We do see over history that in general, we are a much more civilized people overall than we were several hundred years ago, yet we look to some cultures who for whatever reason haven't learned that yet. The question I think is, if good city planning can influence a person's overall mental happiness and if so, how much is it a factor? Does this go back to a nature vs. nurture argument?

Take for example, things like road rage that we see today, clearly that wouldn't be a factor if Progress City was built they way it was expected, but would that person have another place to have his or her "rage" or does the reduction of stress from not being in traffic help things?

I do think if that design philosophy worked out, the city would be much more efficient and we'd have less overall things to "worry about" on a day in and day out business.

Anyway, I'm just typing out these thoughts as they're coming to me.

Edit: I think one literary work which could also be considered in this line of thinking is the "Lord of the Flies"...an extreme example of when civilized society is taken away.
 

flavious27

Well-Known Member
It's interesting that you can't design or legislate good behavior. Today's society tries to use laws to regulate what should come naturally in society. You can't defeat racism, sexual harassment or corruption merely by regulation or a more severe penalty. The desire to uphold those standards needs to be taught and valued by society itself. So you can design a "City of the future", but it will eventually be a reflection of the citizen's values unless it's a police state. If you are trying to elevate the "quality of life" overall and not just add gadgets, then you want to look at the foundation of what you are trying to do.

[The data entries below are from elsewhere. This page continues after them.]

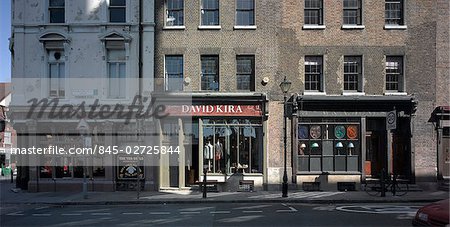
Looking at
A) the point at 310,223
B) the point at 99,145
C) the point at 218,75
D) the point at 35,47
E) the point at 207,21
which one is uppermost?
the point at 207,21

So what you really have, (since Disney is a upper tier $$$$ vacation destination), is a high end "model city" to demonstrate some of the benefits or features of future living in a way that you can "sample" them. A living beta test of components. Some can go to your town, some can't. But you're not saying that you've solved it all. Tomorrowland '67 did that without tackling the typical pitfalls of government.

Thoughts?

When different regions in the same state can't agree on a set of common behaviors, society is still generations away.